Hello there! If you’ve been using Mule for a while now, you probably remember that the batch module was introduced back in the 3.5 release. If you’re not familiar with it, you can familiarize yourself by following these links:
- Introducing the Batch module
- Batch Module Reloaded
- How to build a Batch enabled connector
- Near Real time syncs with the Batch Module
- Handling errors
- Tuning Batch Jobs
We received a lot of love for this feature, but as adoption grew, so did the requests for improvements. We introduced 3 popular improvements in the 3.8 release of Mule, and this is the first of a 3 part series to describe them.
In a nutshell, the batch module now gives you:
- Read/Write access to a record’s payload and variables when inside a commit block
- The ability to customize the queue block size
- Configurable job instance ids
Let’s discuss the first feature…
As you know, the commit blocks are used to group a set of records together in order to perform bulk operations. For example, if you want to insert contacts into Salesforce or write to a DB, it would be quite inefficient to do that on a record by record bases, mainly because of the I/O cost (network overhead, disk overhead, etc). So, it’s better to only perform one bulk operation in which you perform those inserts for many records at a time. If you want more context and examples around uses for the commit block, please check the links above.

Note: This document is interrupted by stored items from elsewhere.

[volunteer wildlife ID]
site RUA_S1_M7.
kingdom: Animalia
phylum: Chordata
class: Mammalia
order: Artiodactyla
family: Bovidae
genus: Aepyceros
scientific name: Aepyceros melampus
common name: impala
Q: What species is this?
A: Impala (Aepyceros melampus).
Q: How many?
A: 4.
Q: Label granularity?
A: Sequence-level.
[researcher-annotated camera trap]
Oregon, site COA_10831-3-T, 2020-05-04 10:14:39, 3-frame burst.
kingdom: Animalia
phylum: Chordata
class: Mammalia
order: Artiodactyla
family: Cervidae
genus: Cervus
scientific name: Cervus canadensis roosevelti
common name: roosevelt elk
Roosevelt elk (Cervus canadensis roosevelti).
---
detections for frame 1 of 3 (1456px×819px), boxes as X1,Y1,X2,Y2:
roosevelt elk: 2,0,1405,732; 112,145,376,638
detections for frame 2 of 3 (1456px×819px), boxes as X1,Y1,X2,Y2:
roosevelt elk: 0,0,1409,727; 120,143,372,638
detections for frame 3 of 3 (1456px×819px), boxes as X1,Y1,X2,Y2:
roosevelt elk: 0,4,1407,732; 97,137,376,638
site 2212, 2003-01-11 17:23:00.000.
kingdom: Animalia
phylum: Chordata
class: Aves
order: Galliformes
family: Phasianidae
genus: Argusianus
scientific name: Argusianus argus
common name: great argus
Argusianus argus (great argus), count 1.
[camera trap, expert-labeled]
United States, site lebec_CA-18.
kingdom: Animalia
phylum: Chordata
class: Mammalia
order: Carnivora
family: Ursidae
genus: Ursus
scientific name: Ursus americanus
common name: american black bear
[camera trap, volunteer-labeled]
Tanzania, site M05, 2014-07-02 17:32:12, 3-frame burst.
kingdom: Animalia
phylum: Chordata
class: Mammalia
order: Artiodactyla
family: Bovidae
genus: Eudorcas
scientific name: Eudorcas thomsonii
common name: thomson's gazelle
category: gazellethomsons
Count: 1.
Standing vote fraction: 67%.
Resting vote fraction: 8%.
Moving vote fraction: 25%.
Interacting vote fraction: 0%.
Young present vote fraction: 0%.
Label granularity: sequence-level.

The problem is that the commit block only used to expose the grouped record’s payload. It did not allow you to change those payloads nor to access (for either read or write) the associated record vars. Hence, imagine a batch job in which you want to insert contacts into salesforce and then log the generate salesforce ids. There was no way of doing this with a commit block prior to 3.8. You would have to do it on a record by record basis, which would not only be slow but probably rapidly exceed your Salesforce API quota in no time.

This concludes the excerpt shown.